Interpretations should cite computed values from completed runs. Low signal quality or missing prerequisites should trigger caveats. The interpretation is a research aid, not a substitute for reviewing the waveform, artifacts, and study design.

Study

A study is the top-level container for one cardiovascular research project. It holds datasets, subject records, pipeline runs, and cohort analyses. Create one study per protocol, trial arm collection, or analysis project.

Dataset

A dataset is one uploaded recording attached to a study. Each dataset records:

  • Signal type, such as electrocardiogram, RR intervals, photoplethysmography, blood pressure, or respiration
  • File format, such as waveform database (WFDB), comma-separated values (CSV), European data format, rr_csv, or bp_csv
  • Detected metadata, such as sample rate, duration, and channel count
  • Storage path on the local filesystem

Open a dataset to run pipelines, explore waveforms, annotate time ranges, and view run history.

Pipeline run

A run is one execution of an analysis pipeline.

Each run stores:

  • Unique run_id
  • Pipeline name and version
  • JavaScript Object Notation (JSON) parameter record
  • Status: pending -> running -> completed or failed
  • Output artifacts, such as JSON metrics, previews, and interpretations
  • Timestamps and duration

Runs chain through provenance. For example, heart rate variability runs reference their preprocess run, baroreflex runs reference RR interval and blood pressure runs, and interpretations reference the metrics they summarize.

Job polling

All analysis runs asynchronously in backend-analysis. The frontend polls GET /jobs/{run_id} until the job completes. Active jobs appear in the navbar Jobs panel.

Artifacts

Pipeline outputs are written to data/artifacts/{run_id}/ as JavaScript Object Notation and supporting arrays where needed.

Examples:

  • peaks.json, rr_intervals.json, quality.json, preview.json from preprocessing
  • hrv_metrics.json from heart rate variability analysis
  • arrhythmia_burden.json from arrhythmia burden analysis
  • cohort_summary.json from group comparison
  • risk_scores.json from cohort risk scoring
  • interpretation.json from artificial intelligence interpretation

Download artifacts from the run detail Artifacts tab.
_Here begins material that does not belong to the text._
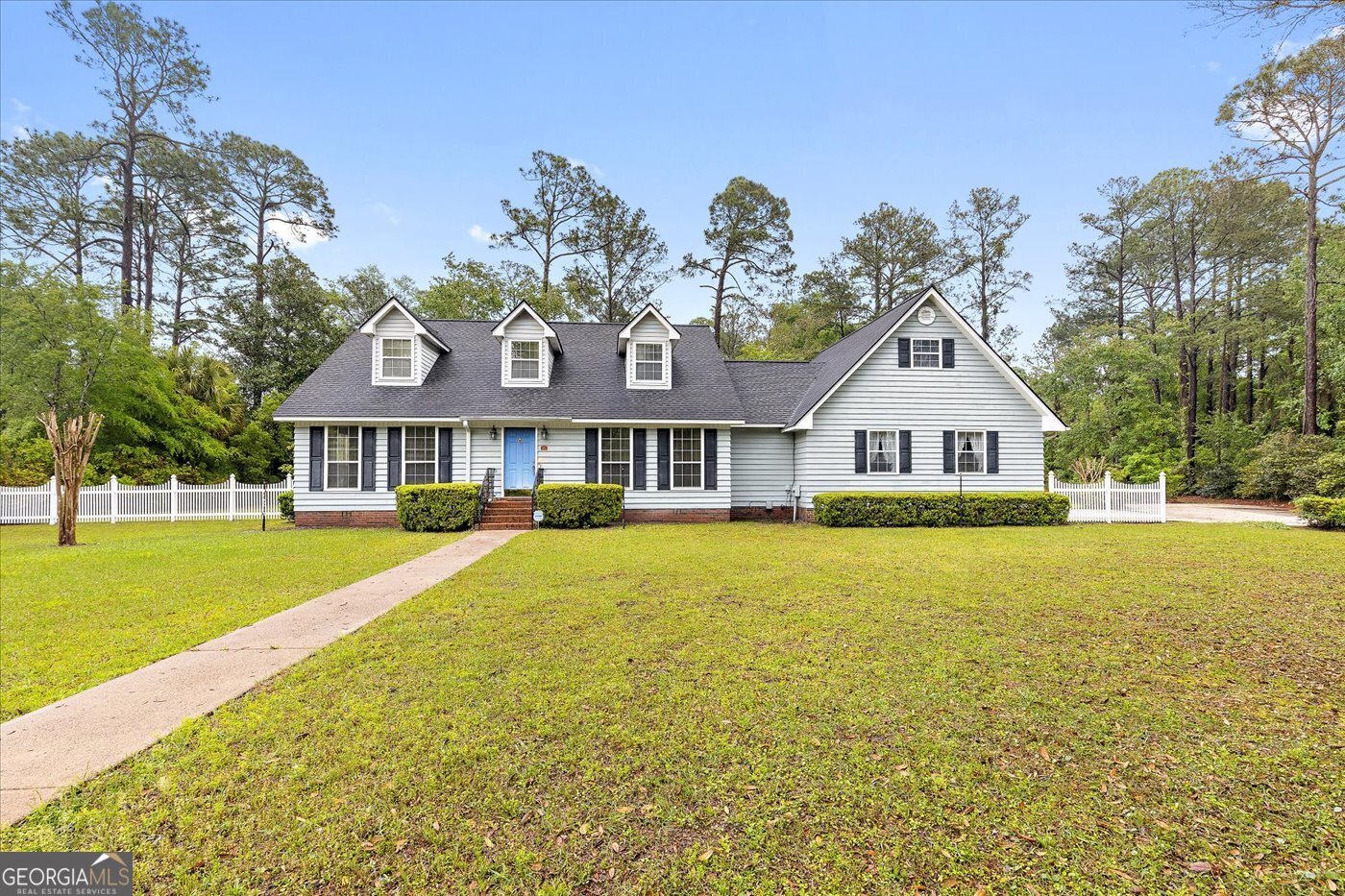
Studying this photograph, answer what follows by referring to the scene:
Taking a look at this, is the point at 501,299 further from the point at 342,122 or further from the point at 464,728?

Provenance and reproducibility

Every analysis should be reproducible. Open a run to review parameters on the Inputs tab, inspect artifacts, and use Reproduce run to re-submit identical work. Compare two completed runs from a dataset Runs tab via Compare selected.

Interpretation scope

The Cardiology area supports research workflows for physiological signal analysis. It is not a regulated clinical decision support device, does not diagnose arrhythmias, and does not validate risk predictions for care decisions. Treat outputs as structured evidence for research review.